Keywords

1 Introduction

With the advancement of deep neural networks (DNN) in recent years [20], accompanied by the effectiveness, there has been a rising amount of storage, memory, computation resources, and energy cost [25]. Therefore, neural network pruning has attracted lots of attention for its capability of reducing model complexity and speeding up inference which is achieved by discarding some redundant structures, such as channels, filters, layers, \( etc \) [20, 30]. Huge efforts have been devoted by researchers over years [3, 27], which can be roughly divided into pruning based on criteria [1, 2, 6, 16, 21] and learn-able pruning methods [3, 18].

The former focuses on directly proposing some theoretically feasible redundancy criteria, like magnitude [20], Hessian [8] and Group Fisher [21], to prune unimportant weights once and for all, followed by a fine-tuning of the pruned network. The latter learnable pruning usually automatically selects unimportant weights during training. In this line, a variety of approaches add a regularization term to the origin loss [20], and we also name them regularization-based methods. Regularization-based pruning is dedicated to impelling unimportant weights close to zero so that subsequent shearing operation will affect as little as possible performance even followed by a simple weight magnitude-based criteria [29]. And we conduct research on the latter path.

########################################

* _To do_
[1] Retype the section of the passage on neural network pruning that opens with the words containing "1 Introduction" and closes with "methods [3, 18].".
[2] List the redundancy criteria that the passage on neural network pruning gives as examples.
The data below this point were taken from a different source than the passage on neural network pruning.

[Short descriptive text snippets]

########################################

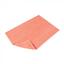 Рушник для ніг Lotus Готель, 70х50 см, помаранчевий (2000022188944) - мініатюра 1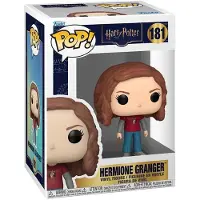 Funko POP! Figura Harry Potter-hermione Granger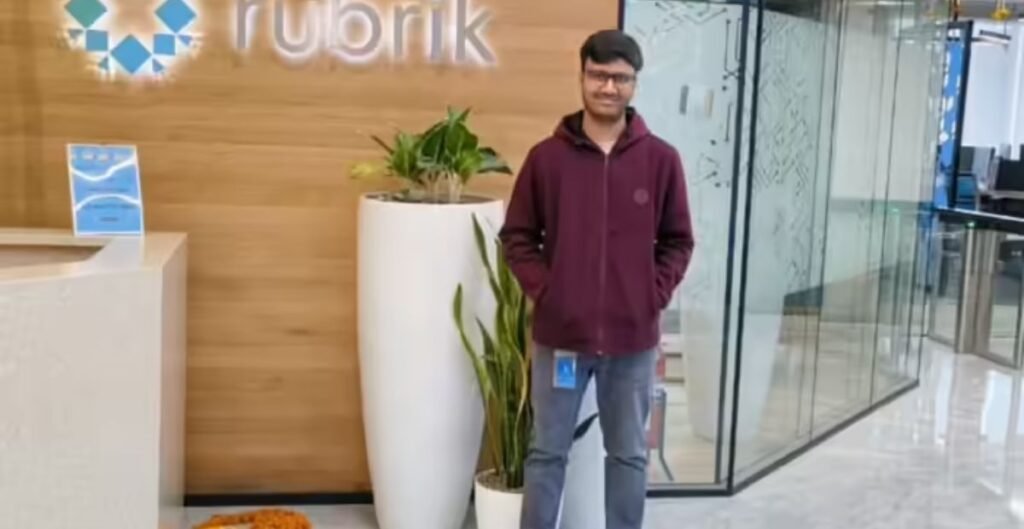 IIT-IIIT नहीं, इस कॉलेज से BTech करने वाले मोहित को अमेरिकी कंपनी ने दिया ₹1 करोड़ से अधिक का पैकेज अमेरिकी कंपनी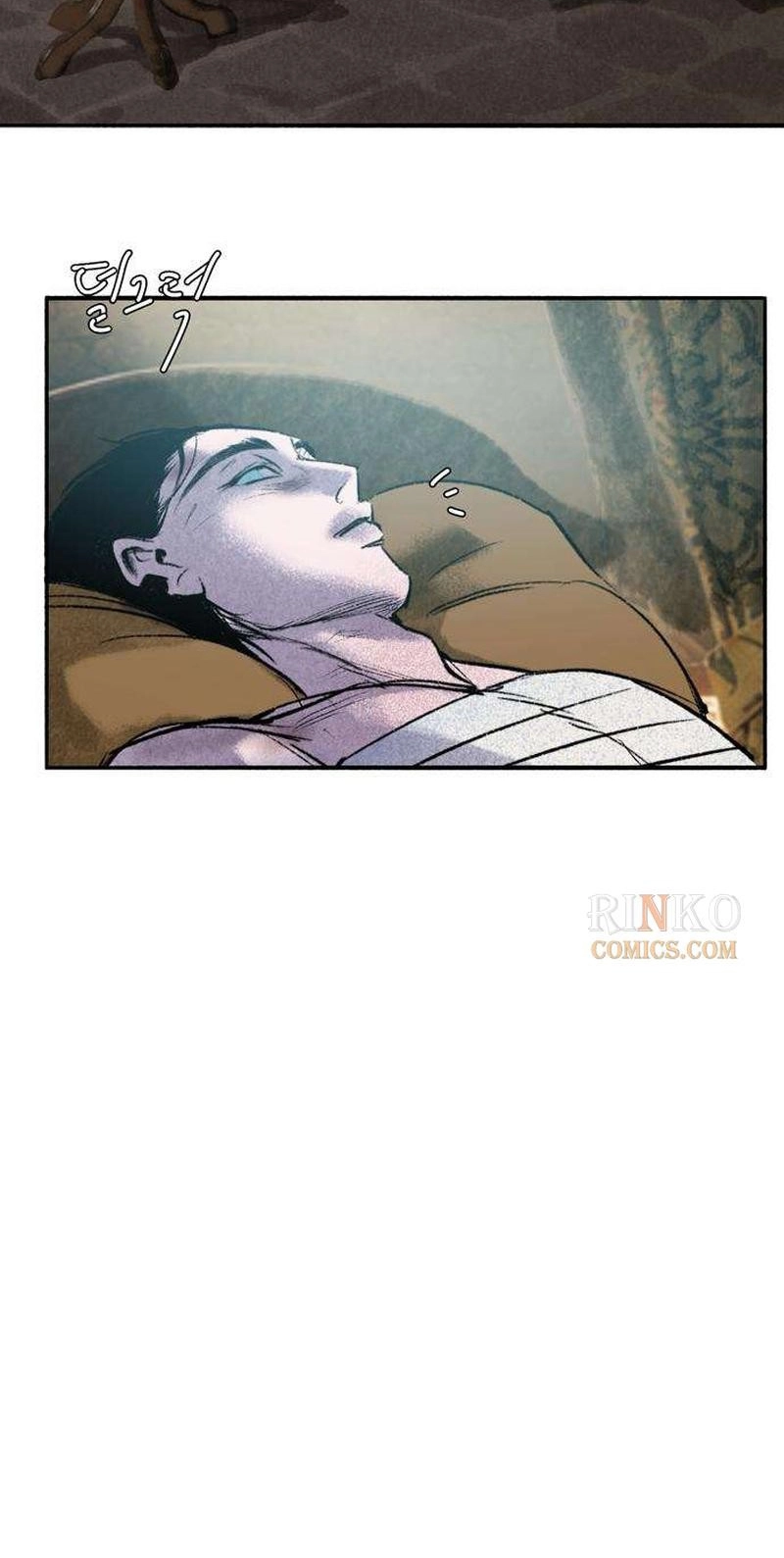 Read The Secret Garden chapter 35 image 84 on Lezhin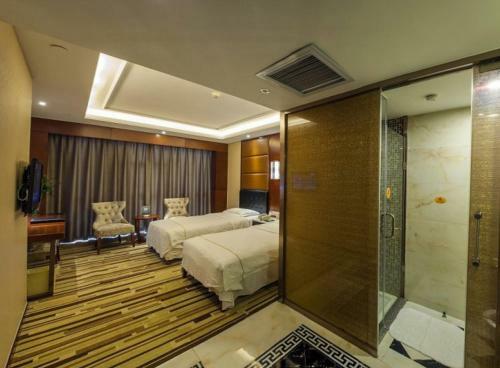 Dongfang Hotel
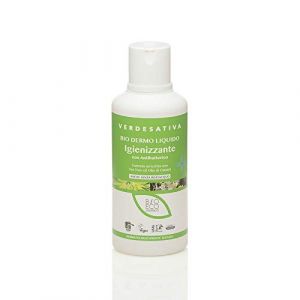 Image de Verdesativa Lotion Nettoyante Antibactérienne - 500 ml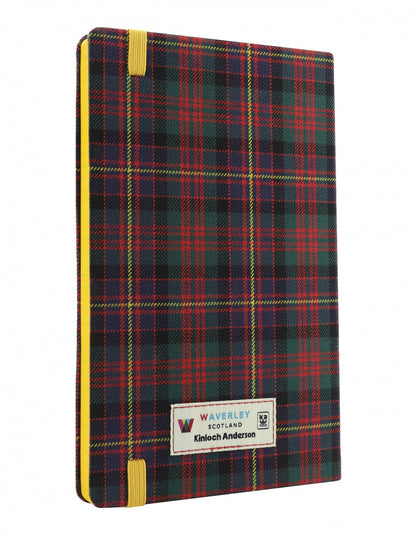 Notebook Large | Cameron of Erracht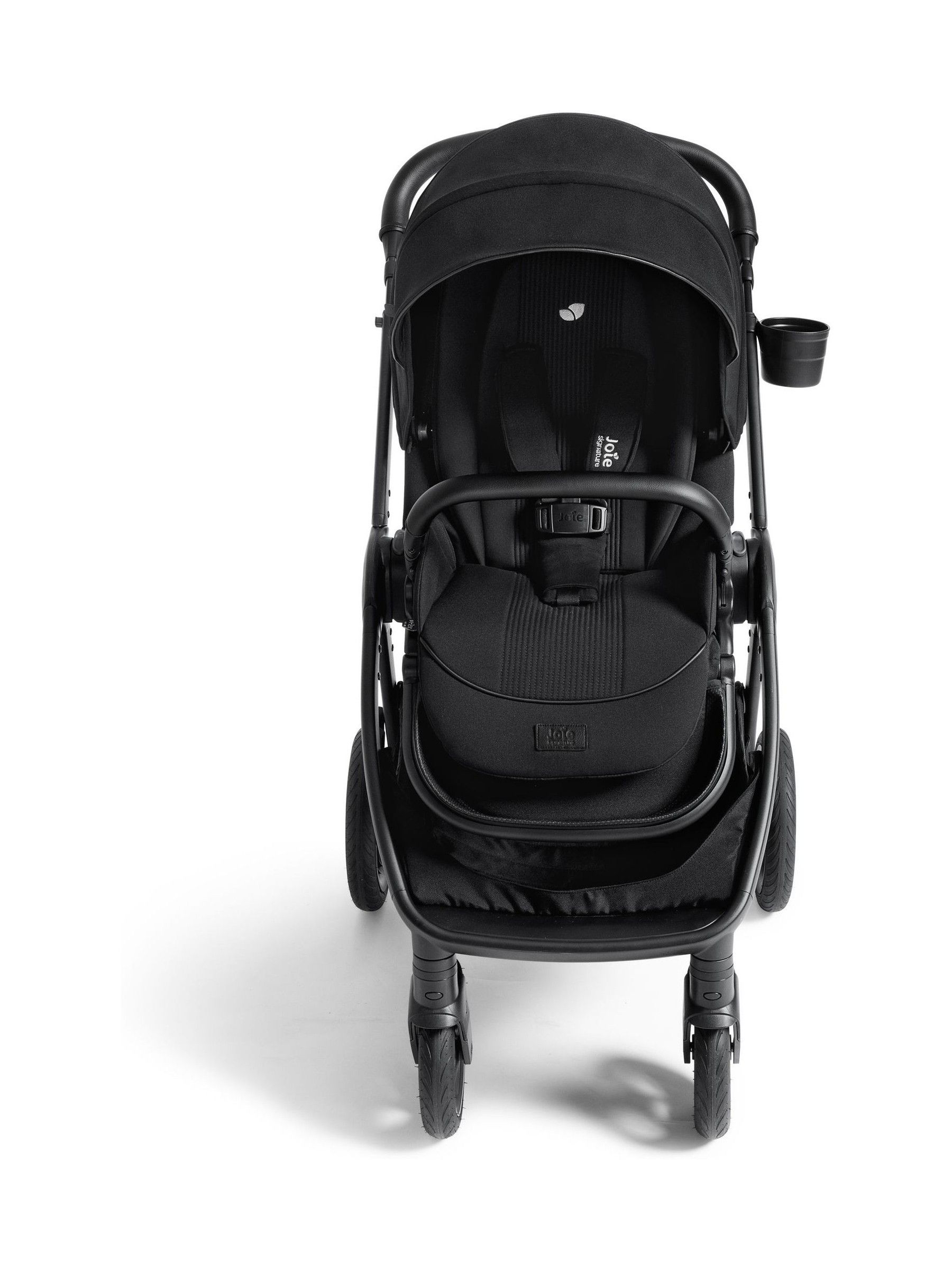 Joie Eclipse Finiti Flex 2n1 Signature Pram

########################################

* _Responses per task_
[1]
1 Introduction

With the advancement of deep neural networks (DNN) in recent years [20], accompanied by the effectiveness, there has been a rising amount of storage, memory, computation resources, and energy cost [25]. Therefore, neural network pruning has attracted lots of attention for its capability of reducing model complexity and speeding up inference which is achieved by discarding some redundant structures, such as channels, filters, layers, \( etc \) [20, 30]. Huge efforts have been devoted by researchers over years [3, 27], which can be roughly divided into pruning based on criteria [1, 2, 6, 16, 21] and learn-able pruning methods [3, 18].

[2] magnitude, Hessian, Group Fisher